→ Your task:
Lines with the word "nicolive" in them must be copied from the records below.

Rendered images with source text:
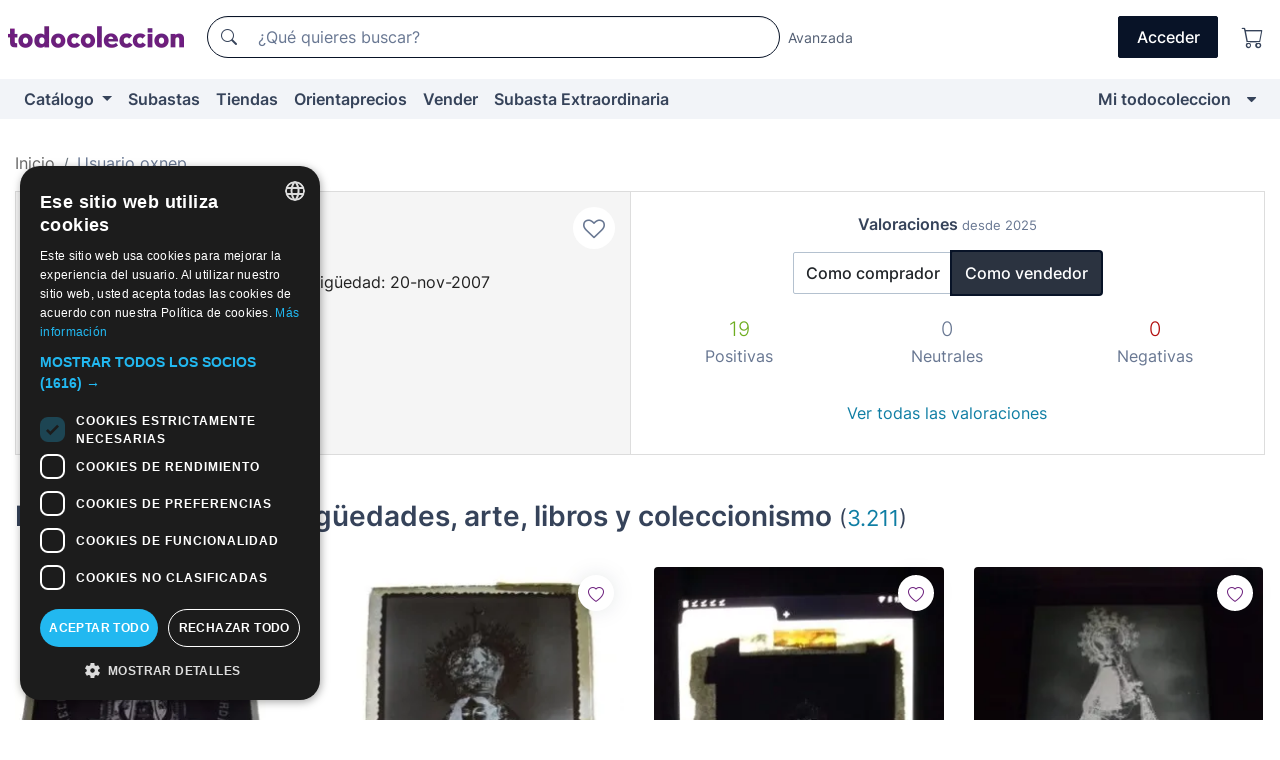

--- FILE ---
content_type: text/css
request_url: https://assets2.todocoleccion.online/assets/stylesheets/lote_list.css?202511261137
body_size: 423
content:
.thumb-lote-foto.foto-no-disponible{box-shadow:none;border-color:#fff}.precio_extraordinaria,.precio_oferta,.precio_subasta,.precio_tematica{font-weight:700;padding:2px 0}.precio_subasta{color:#d37620}.precio_extraordinaria{color:#009de0}.precio_oferta,.precio_tematica{color:#117817}.precio_anterior{font-weight:bolder}.lote-titulo{margin:0;font-size:14px;line-height:18px;-webkit-line-clamp:2;-webkit-box-orient:vertical;overflow:hidden;display:-webkit-box;text-overflow:ellipsis;height:36px;position:relative;word-break:break-word}.lote-list>.lote-item>.media-body{padding-top:1px}.lote-item{margin-bottom:1em;position:relative}.lote-titulo a{color:#222}.lote-titulo a:focus,.lote-titulo a:hover{color:#0f7ea4}@media (max-width:991.98px){.navigation{margin-left:-15px;margin-right:-15px;border-radius:0;padding:15px 5px 0}}@media (max-width:767.98px){.lote-titulo{margin-top:0}.lote-precio{position:relative}}.lotes-enlaces-rapidos{top:0;right:0;position:absolute}.lotes-enlaces-rapidos .btn-circle{display:block;margin-bottom:10px;padding:5px;background-color:rgba(255,255,255,.8);border-radius:25px;color:#687792}.lotes-enlaces-rapidos .btn-circle:focus,.lotes-enlaces-rapidos .btn-circle:hover{color:#b4c1cf;cursor:pointer}.lotes-enlaces-rapidos .btn-circle:focus.cursor-progress,.lotes-enlaces-rapidos .btn-circle:hover.cursor-progress{cursor:progress}.lotes-enlaces-rapidos .btn-circle.is-active{color:#117817}
/*# sourceMappingURL=maps/lote_list.css.map */
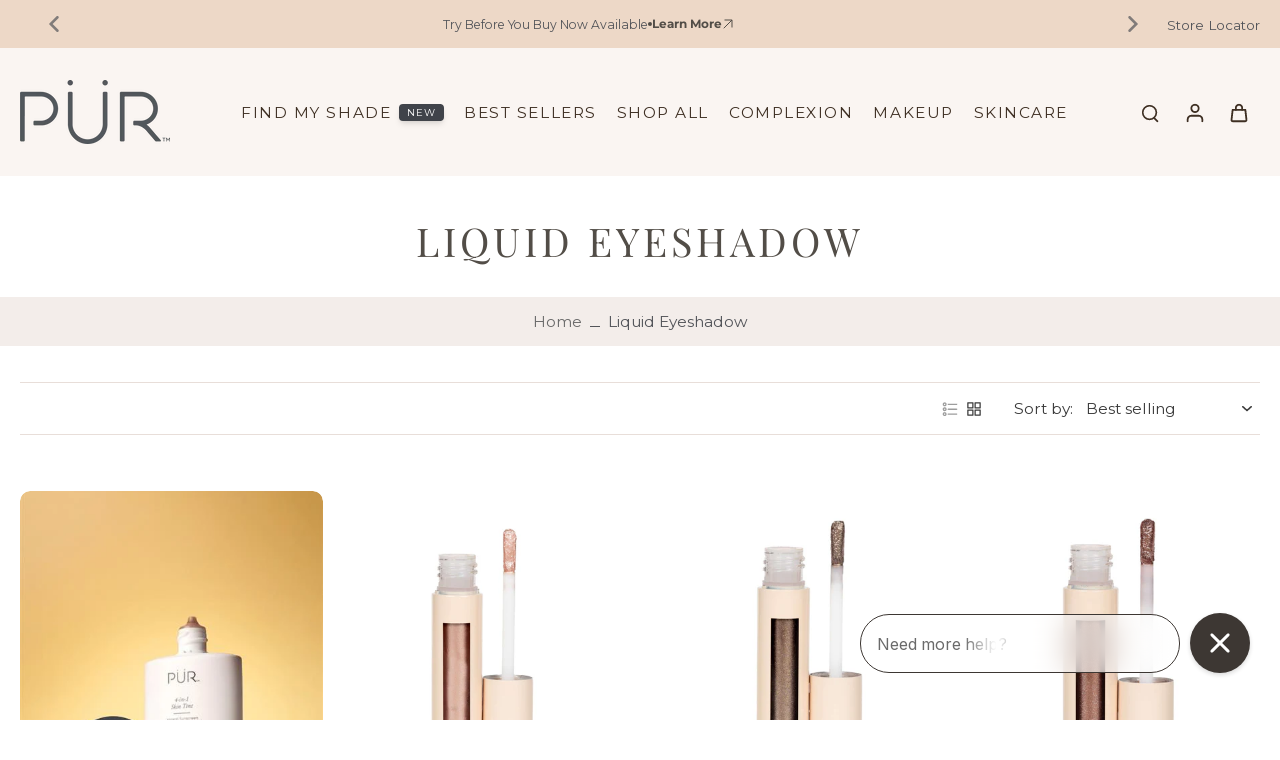

--- FILE ---
content_type: text/javascript
request_url: https://www.purcosmetics.com/cdn/shop/t/208/assets/trynow-quickbuy.js?v=84363073590882177801767901193
body_size: 18
content:
async function setUpTryNowQuickBuy(){if(!window.trynow)return;const hasPassedTryLink=await window.trynow.hasPassedTryLink(),tryNowSellingPlan=(await window.trynow.getSellingPlanId()).split("/").pop(),isTryNowCollection=window.location.href.includes("try-before-you-buy");let detailButtonChangesApplied=!1;if(!(hasPassedTryLink&&isTryNowCollection))return;function changeModal(){const originalBtn=document.querySelector(".x-block-view-detail .add_to_cart_button");if(!originalBtn)return;originalBtn.textContent="Try Before You Buy",originalBtn.addEventListener("click",async()=>{await window.trynow.addToCartClicked()});const parent=originalBtn.closest(".x-block-view-detail");if(!parent)return;const siblingWithForm=parent.parentNode.querySelector('[x-ref="product_form_container"]');if(!siblingWithForm)return;const form=siblingWithForm.querySelector("form");if(!form)return;const hiddenInput=document.createElement("input");hiddenInput.type="hidden",hiddenInput.name="selling_plan",hiddenInput.value=tryNowSellingPlan,form.appendChild(hiddenInput)}function applyTryNowLogic(){document.querySelectorAll('form[id*="product-form-choose-option"]').forEach(form=>{if(form.querySelector('input[name="selling_plan"]'))return;const button=form.querySelector('button[name="add"]');!button||button.disabled||(form.insertAdjacentHTML("afterbegin",`
        <input type="hidden" name="selling_plan" value="${tryNowSellingPlan}">
      `),button.textContent="Try Before You Buy",button.addEventListener("click",async()=>{await window.trynow.addToCartClicked()}))}),document.querySelectorAll(".label-btn-quickview").forEach(button=>{button._listenerAttached||(button.addEventListener("click",function(){setTimeout(()=>{changeModal()},1e3)}),button._listenerAttached=!0)})}new MutationObserver(()=>{applyTryNowLogic()}).observe(document.querySelector("#items-grid"),{childList:!0,subtree:!0}),applyTryNowLogic()}window.addEventListener("load",setUpTryNowQuickBuy);
//# sourceMappingURL=/cdn/shop/t/208/assets/trynow-quickbuy.js.map?v=84363073590882177801767901193
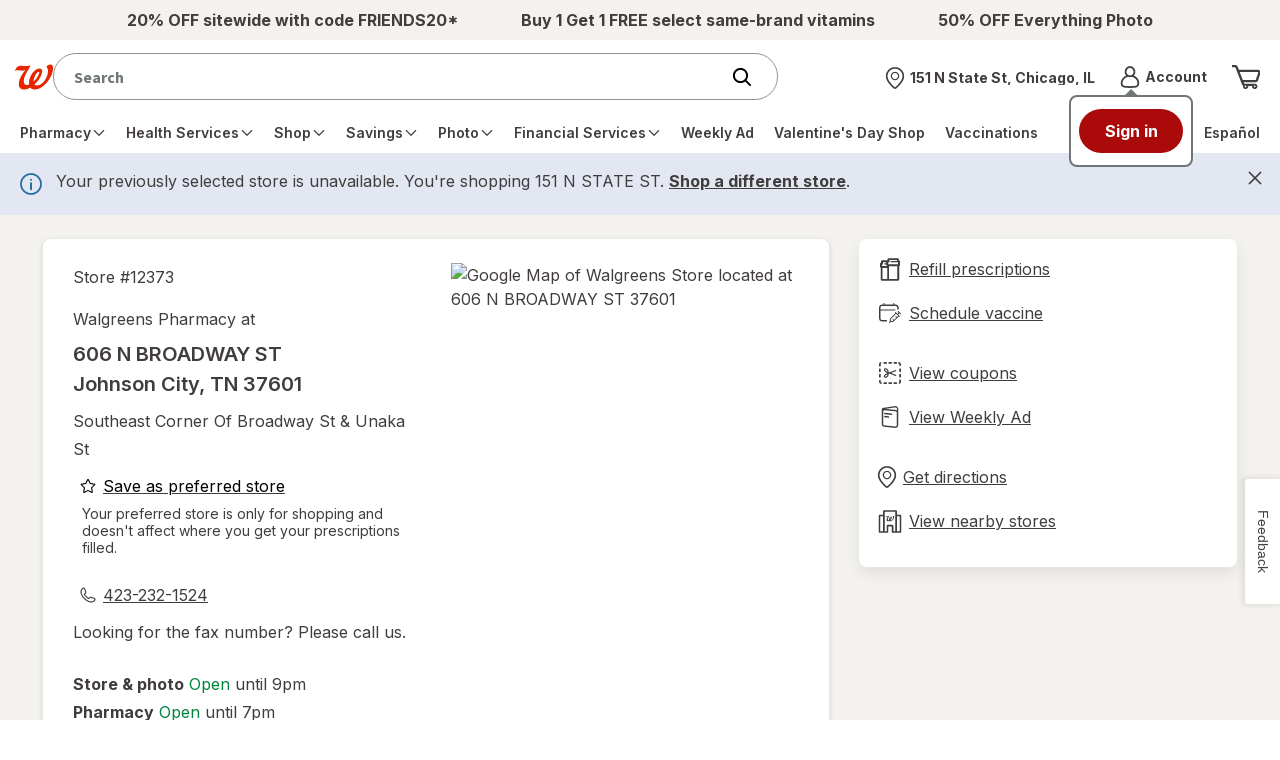

--- FILE ---
content_type: text/plain;charset=utf-8
request_url: https://www.walgreens.com/dthandler/rb_bf21859hft?type=js3&sn=v_4_srv_29_sn_C15F5036EE9D3E24A6CD8E9B47352DC0_perc_100000_ol_0_mul_1_app-3Af4c2e99ce32f8b27_1_rcs-3Acss_0&svrid=29&flavor=post&vi=LAPJUDTKCLKHHVAFIUMPWIKKAAMIFKRC-0&modifiedSince=1768913450151&bp=3&app=f4c2e99ce32f8b27&crc=4122806713&en=hu1jo3rs&end=1
body_size: 59
content:
OK(BF)|sn=v_4_srv_29_sn_C15F5036EE9D3E24A6CD8E9B47352DC0_app-3Af4c2e99ce32f8b27_1_ol_0_perc_100000_mul_1_rcs-3Acss_0|name=ruxitagentjs|featureHash=ICA7NVfghqrux|buildNumber=10327251022105625|lastModification=1768913450151

--- FILE ---
content_type: text/javascript; charset=utf-8
request_url: https://app.link/_r?sdk=web2.86.5&branch_key=key_live_pey3WZF9pVXLZe480LsjSdjmErcjPrcf&callback=branch_callback__0
body_size: 71
content:
/**/ typeof branch_callback__0 === 'function' && branch_callback__0("1542178663218616937");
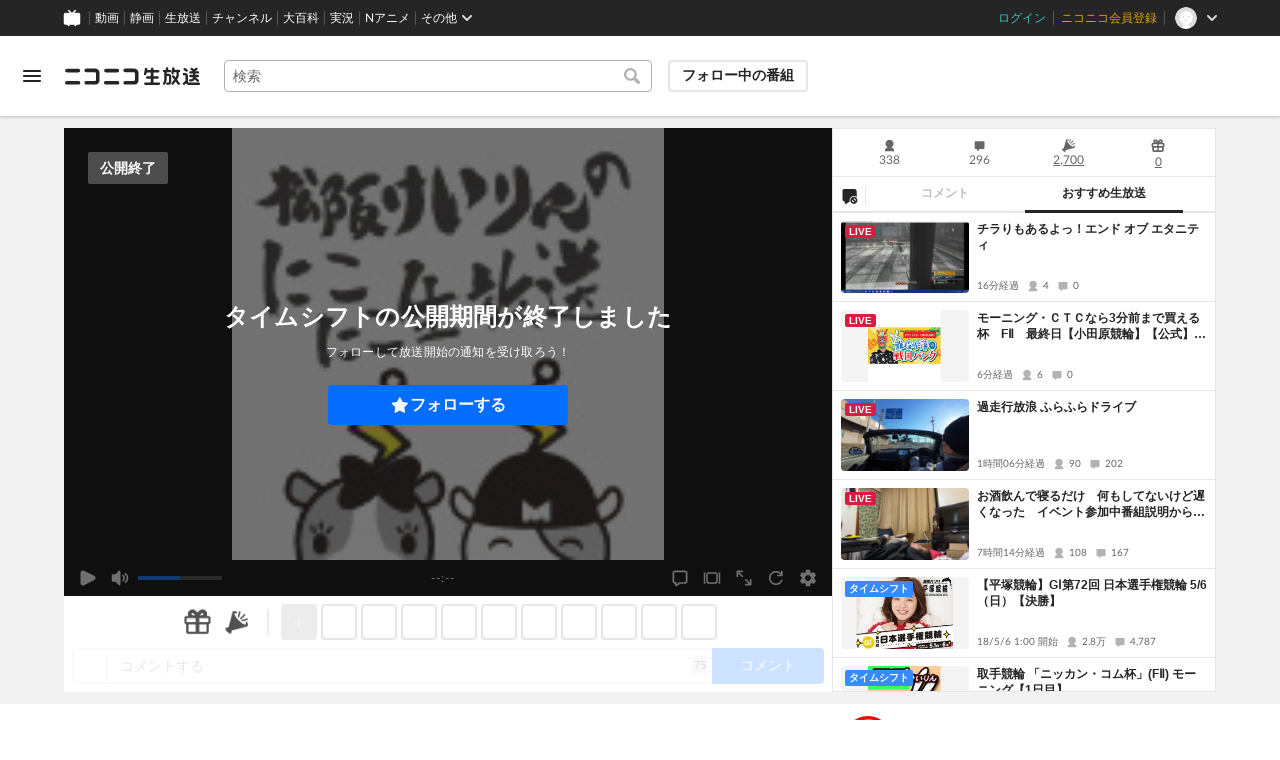

--- FILE ---
content_type: image/svg+xml
request_url: https://nicolive.cdn.nimg.jp/relive/party1-static/nicolive/shape/hamburger.e76bb.svg
body_size: 234
content:
<svg width="24" height="24" viewBox="0 0 24 24" fill="none" xmlns="http://www.w3.org/2000/svg">
<path d="M4 18H20C20.6 18 21 17.6 21 17C21 16.4 20.6 16 20 16H4C3.4 16 3 16.4 3 17C3 17.6 3.4 18 4 18ZM4 13H20C20.6 13 21 12.6 21 12C21 11.4 20.6 11 20 11H4C3.4 11 3 11.4 3 12C3 12.6 3.4 13 4 13ZM3 7C3 7.6 3.4 8 4 8H20C20.6 8 21 7.6 21 7C21 6.4 20.6 6 20 6H4C3.4 6 3 6.4 3 7Z" fill="#252525"/>
</svg>


--- FILE ---
content_type: image/svg+xml
request_url: https://nicolive.cdn.nimg.jp/relive/party1-static/nicolive/status/tag-type_category_icon.a235a.svg
body_size: 882
content:
<svg xmlns="http://www.w3.org/2000/svg" viewBox="0 0 36 14"><path d="M29,14H7A7,7,0,0,1,0,7H0A7,7,0,0,1,7,0H29a7,7,0,0,1,7,7h0A7,7,0,0,1,29,14Z" style="fill:#727272"/><path d="M10.515,5.533a1.25,1.25,0,0,0-.088.536c-.023.9-.111,2.135-.191,2.662-.209,1.384-.489,1.711-1.448,1.711a6.1,6.1,0,0,1-.992-.088,2.4,2.4,0,0,0-.183-1.023,4.135,4.135,0,0,0,1.055.184c.344,0,.464-.177.591-.872a17.778,17.778,0,0,0,.177-2.559l-1.863.008a5.881,5.881,0,0,1-.64,2.287,5.859,5.859,0,0,1-2.158,2.215,3.154,3.154,0,0,0-.721-.847,4.507,4.507,0,0,0,2.08-2.015A4.128,4.128,0,0,0,6.541,6.34c.016-.112.033-.191.04-.248L5.253,6.1a5.846,5.846,0,0,0-.863.039l-.008-.983a4.589,4.589,0,0,0,.888.064l1.4-.008c.024-.3.04-.767.04-1v-.2A1.553,1.553,0,0,0,6.685,3.7l1.072.024c-.016.1-.024.136-.033.248,0,.048-.008.1-.008.151-.015.168-.015.168-.031.584-.008.176-.008.249-.032.5l1.774-.008a1.623,1.623,0,0,0,.633-.072ZM15.58,7a4.337,4.337,0,0,1-.559,2.151,3.8,3.8,0,0,1-2.088,1.575,2.523,2.523,0,0,0-.647-.88,2.974,2.974,0,0,0,1.895-1.335A3.393,3.393,0,0,0,14.533,7H12.581a7.917,7.917,0,0,0-1.015.04V6.084A5.631,5.631,0,0,0,12.6,6.14h4.677a5.664,5.664,0,0,0,1.031-.056v.952A7.888,7.888,0,0,0,17.291,7ZM12.374,4.07a5.437,5.437,0,0,0,1.032.055h3.07a5.444,5.444,0,0,0,1.031-.055v.975a7.528,7.528,0,0,0-1.015-.04h-3.1a7.527,7.527,0,0,0-1.016.04Zm12.205.943V9.7a4.979,4.979,0,0,0,.04.815H23.548v-.479L19.9,10.027a6.866,6.866,0,0,0-.984.039V9.035a4.95,4.95,0,0,0,1,.056h3.639V5.605h-3.5a7.066,7.066,0,0,0-1.023.04V4.605a4.974,4.974,0,0,0,1.031.057h4.109a5.814,5.814,0,0,0-.511-.848l.583-.216a5.257,5.257,0,0,1,.711,1.263Zm.808-.271A5.411,5.411,0,0,0,24.7,3.5l.568-.224a4.449,4.449,0,0,1,.7,1.216Zm2.5-.784a4.047,4.047,0,0,0-.032.719V6.884a3.843,3.843,0,0,0,.032.7h-1.1a5.761,5.761,0,0,0,.039-.718v-2.2A5.076,5.076,0,0,0,26.8,3.95Zm3.63.007a3.914,3.914,0,0,0-.039.744v1.08a9.464,9.464,0,0,1-.209,2.422,3.064,3.064,0,0,1-1.574,1.864,6.836,6.836,0,0,1-1.56.615,2.71,2.71,0,0,0-.559-.951A4.335,4.335,0,0,0,29.3,9.1,2.261,2.261,0,0,0,30.4,7.06c.032-.344.04-.695.04-1.335v-1a4.227,4.227,0,0,0-.04-.76Z" style="fill:#fff"/></svg>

→ Problem solution:
request_url: https://nicolive.cdn.nimg.jp/relive/party1-static/nicolive/shape/hamburger.e76bb.svg
request_url: https://nicolive.cdn.nimg.jp/relive/party1-static/nicolive/status/tag-type_category_icon.a235a.svg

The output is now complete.